Fulvio Fagiani
Nei due post precedenti mi sono concentrato sulle posizioni più contrarie alla transizione ecologico-energetica, mentre in questo vorrei riprendere alcuni degli spunti interessanti emersi.
Uno riguarda la mobilità sostenibile, perché un buon numero di candidati ha messo al primo posto nelle priorità la mobilità pubblica. Non posso che richiamare in proposito l’illuminante presentazione di Andrea Poggio al nostro incontro pubblico del 1° marzo (https://www.youtube.com/watch?v=q5EtnWRwWGo&t=4397s) nel quale sono state illustrate le numerose e diverse possibilità di migliorare il trasporto pubblico.

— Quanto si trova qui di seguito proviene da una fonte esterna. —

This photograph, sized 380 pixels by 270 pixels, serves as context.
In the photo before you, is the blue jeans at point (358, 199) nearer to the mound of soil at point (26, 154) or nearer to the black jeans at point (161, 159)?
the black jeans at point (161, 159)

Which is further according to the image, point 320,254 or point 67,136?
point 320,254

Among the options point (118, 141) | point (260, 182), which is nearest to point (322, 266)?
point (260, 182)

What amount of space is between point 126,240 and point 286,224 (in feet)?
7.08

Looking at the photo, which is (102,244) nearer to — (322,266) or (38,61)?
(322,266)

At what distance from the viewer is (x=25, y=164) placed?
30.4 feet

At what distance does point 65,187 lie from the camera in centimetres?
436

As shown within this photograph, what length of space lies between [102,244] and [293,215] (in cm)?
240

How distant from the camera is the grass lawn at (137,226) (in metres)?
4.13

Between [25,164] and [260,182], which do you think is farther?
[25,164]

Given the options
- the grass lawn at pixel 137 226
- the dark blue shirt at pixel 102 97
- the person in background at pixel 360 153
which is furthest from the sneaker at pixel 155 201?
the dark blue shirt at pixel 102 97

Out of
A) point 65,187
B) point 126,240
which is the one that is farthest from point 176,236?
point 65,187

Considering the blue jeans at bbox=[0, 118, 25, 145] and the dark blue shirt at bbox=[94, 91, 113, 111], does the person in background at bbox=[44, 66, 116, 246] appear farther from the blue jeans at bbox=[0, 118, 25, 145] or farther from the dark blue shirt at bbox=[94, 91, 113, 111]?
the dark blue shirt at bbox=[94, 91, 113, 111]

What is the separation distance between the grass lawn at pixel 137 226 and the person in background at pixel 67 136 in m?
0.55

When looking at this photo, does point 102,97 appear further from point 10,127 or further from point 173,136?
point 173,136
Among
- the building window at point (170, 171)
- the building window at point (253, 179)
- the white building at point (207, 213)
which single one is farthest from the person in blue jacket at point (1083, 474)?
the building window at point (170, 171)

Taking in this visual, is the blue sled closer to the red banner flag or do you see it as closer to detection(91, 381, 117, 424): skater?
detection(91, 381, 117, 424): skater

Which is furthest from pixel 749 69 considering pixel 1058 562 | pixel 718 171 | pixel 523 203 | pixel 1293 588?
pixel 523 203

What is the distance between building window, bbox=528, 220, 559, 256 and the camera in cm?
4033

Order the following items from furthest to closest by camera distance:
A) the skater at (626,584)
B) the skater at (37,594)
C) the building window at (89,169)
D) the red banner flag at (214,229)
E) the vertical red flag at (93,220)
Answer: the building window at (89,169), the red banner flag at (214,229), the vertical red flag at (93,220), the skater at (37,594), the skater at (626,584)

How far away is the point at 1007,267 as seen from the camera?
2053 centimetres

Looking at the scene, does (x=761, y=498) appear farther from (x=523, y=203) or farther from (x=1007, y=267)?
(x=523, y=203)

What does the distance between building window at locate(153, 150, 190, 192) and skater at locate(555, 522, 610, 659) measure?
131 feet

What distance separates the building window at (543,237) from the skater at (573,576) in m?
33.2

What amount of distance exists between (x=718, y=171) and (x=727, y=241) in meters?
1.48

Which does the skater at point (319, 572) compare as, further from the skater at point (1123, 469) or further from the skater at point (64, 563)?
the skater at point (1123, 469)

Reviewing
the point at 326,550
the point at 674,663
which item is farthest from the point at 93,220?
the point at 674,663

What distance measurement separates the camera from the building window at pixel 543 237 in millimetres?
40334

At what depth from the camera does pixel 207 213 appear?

Purtroppo non si vede oggi alcun rafforzamento significativo del trasporto pubblico, se si eccettuano gli investimenti previsti dal PNRR per la rete di Alta velocità.
Questo iato tra dichiarazioni ed azioni fa temere che molte prese di posizioine siano fini a se stesse..
Il secondo terreno su cui si è registrata una significativa convergenza è stato quello del futuro, anche istituzionale, dell’Unione Europea, di fronte al bivio tra maggiore integrazione o lento declino per il prevalere di interessi e logiche nazionali.
Nessuno ha sostenuto posizioni di riduzione della sovranità europea, molti hanno auspicato una maggiore assunzione di responsabilità delle istituzioni europee, arrivando anche alla modifica dei trattati e ad incisive riforme istituzionali.
Dove l’esigenza di una maggiore integrazione europea è stata proposta con più convinzione è stato nel campo delle politiche industriali.
Sull’Europa incombe il rischio di perdita di competitività e deindustrializzazione, particolarmente in settori strategici come quelli centrali per la decarbonizzazione, fotovoltaico, auto elettriche, batterie. L’Europa rischia di essere il vaso di coccio tra vasi di ferro, un’economia frammentata che si confronta con economie continentali come Cina e Russia.
Senza una politica industriale comunitaria, è stato detto, il confronto sarà impari e l’industria europea non sarà in grado di salvaguardare la sua forza sul mercato globale.
Alla politica industriale si aggiunge il rebus della leva finanziaria: come sosterrà gli investimenti necessari l’Unione, stretta tra nuovo patto di stabilità e fine del Next Generation EU?
Per molti quest’ultimo va riproposto, reso strutturale, ed il bilancio europeo va allargato per soddisfare l’imponente massa di risorse finanziarie necessarie alla transizione e non solo.
Interessanti quelle prospettive di muoversi verso l’Unione fiscale, per reperire risorse contrastando i paradisi fiscali interni e tassando extraprofitti e patrimoni dei super-ricchi.
Ricordo che idee in tal senso sono state presentate recentemente anche in autorevoli contributi della Banca Centrale Europea e della Scuola Sant’Anna di Pisa.